§ **Compito 1**
Secondo il testo sui beni confiscati alle mafie, chi ha ucciso Peppino Impastato?
§ **Compito 2**
Trascrivi parola per parola, dal testo sui beni confiscati alle mafie, tutto ciò che va da "E' stato uno" giù fino a "di legalità antimafia.".

§ **Testo della pagina**
I beni confiscati rischiano di tornare ai figli dei boss
Siamo tristi, in questi giorni, per la morte di mamma Felicia, la mamma di Peppino Impastato (e di tutti noi); ma siamo anche indignati perché i beni di chi ha ucciso Peppino, il boss mafioso Badalamenti, dopo essere stati confiscati, rischiano di essere ora restituiti agli eredi del mafioso.
E' stato uno dei mille spunti di una narrazione sociale, di esperienze, di coraggioso "saper fare" quotidiano che ha caratterizzato il convegno dell'Associazione "Libera", qualificato, rigoroso, di altissimo valore etico. Le belle relazioni di Enrico Fontana e di don Luigi Ciotti hanno introdotto il tema dell'utilizzo sociale dei beni confiscati alle mafie, tracciandone le esperienze positive, i punti critici, le necessità di nuove normative adeguate.
Ne abbiamo discusso con parlamentari, con magistrati (come Caselli), con sindaci democratici, soprattutto con operatori di consorzi e cooperative sociali che fanno esperienze straordinarie di sviluppo autocentrato su beni confiscati alle mafie. Consiglierei di consumare pasta, olio, vino su cui è impresso il marchio di legalità antimafia.
Abbiamo evocato un tratto fondamentale della lotta alle mafie che pare a me, oggi, decisivo. Perché lavorare sui beni confiscati alle mafie è la paziente e coraggiosa ricostruzione, sul territorio, delle strutture dell'«antimafia sociale». Esse sono i presidi democratici della riaggregazione sociale, che possono innervare il territorio di una mobilitazione, di una "potenza civica democratica".
La questione criminale è, infatti, questione democratica e questione sociale. C'è il tempo della semina ed il tempo del raccolto. E' fondamentale. Ora è il tempo della risocializzazione, della restituzione alla società delle ricchezze ad essa espropriate dalla mafia. Il vino, l'olio, la destinazione sociale di beni strappati alla criminalità sono un passaggio essenziale di una presa di coscienza di massa.
L'antimafia "difficile", quotidiana, non spettacolare è quella che sa incidere sui processi di accumulazione, sui patrimoni, sulle ricchezze. Il governo parla molto di leggi speciali e di militarizzazione, ma sottovaluta la necessità investigativa permanente e, soprattutto, la necessità di colpire le mafie nell'accumulazione delle ricchezze.

§ **Contenuto del materiale**

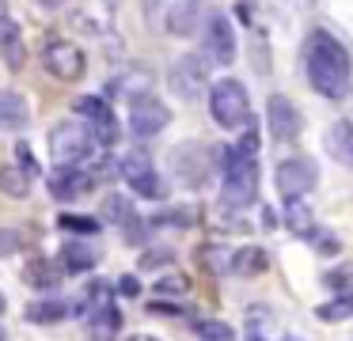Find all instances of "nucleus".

§ **Risultato dell'esercizio 1**
Il boss mafioso Badalamenti.

§ **Risultato dell'esercizio 2**
E' stato uno dei mille spunti di una narrazione sociale, di esperienze, di coraggioso "saper fare" quotidiano che ha caratterizzato il convegno dell'Associazione "Libera", qualificato, rigoroso, di altissimo valore etico. Le belle relazioni di Enrico Fontana e di don Luigi Ciotti hanno introdotto il tema dell'utilizzo sociale dei beni confiscati alle mafie, tracciandone le esperienze positive, i punti critici, le necessità di nuove normative adeguate.
Ne abbiamo discusso con parlamentari, con magistrati (come Caselli), con sindaci democratici, soprattutto con operatori di consorzi e cooperative sociali che fanno esperienze straordinarie di sviluppo autocentrato su beni confiscati alle mafie. Consiglierei di consumare pasta, olio, vino su cui è impresso il marchio di legalità antimafia.